Martinez uses the counting technique too. “With the items that don’t sell as often we all keep mental counts in our head of how many there are. If we see an empty space, we’re really good about asking each other, ‘Did you sell that? It’s gone.’”
What to do and not to doEmotions can run high when you see someone stealing, as the following story illustrates. “A guy came in here and walked around with one of our skateboards for a while, then set it down by the door and left,” remembers Duffey. “Before I got a chance to put it back, he returned, reached inside the door, grabbed the skateboard and left.”
What happened next Duffey admits shouldn’t have. “I hurtled over the counter and me and my co-worker just took off after him,” she says. They caught him and recovered the skateboard.
What should a shop owner or employee do when they observe someone shoplifting? Wagner asked a theft-prevention officer this question. “He said, ‘The first rule is, don’t confront them.’ The person committing the crime could be trying to get money to buy drugs and may not be in their right mind. They may get violent. It’s just too dangerous.’” No item of merchandise, no matter how valuable, is worth someone getting injured or even killed.
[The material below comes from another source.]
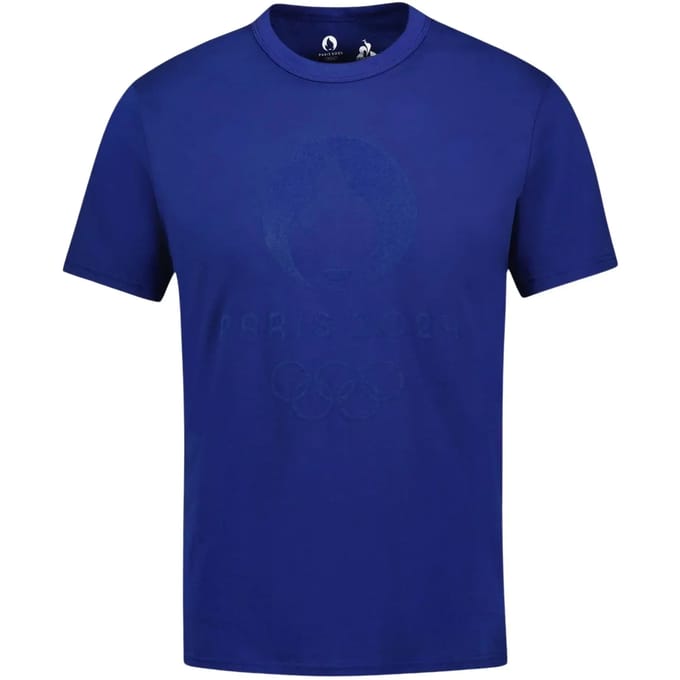 T-shirt Le Coq Sportif Graphic Paris 2024 N°1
What should you do instead? “Make a mental note of what they’re wearing,” says Wagner, “anything that could identify the person. Get a license plate if possible. Then call the police.”
You don’t have to sit back and be a victim while unscrupulous individuals cut into your hard-earned profits. By taking a few precautions, you can make your store more appealing to shoppers and less appealing to shoplifters.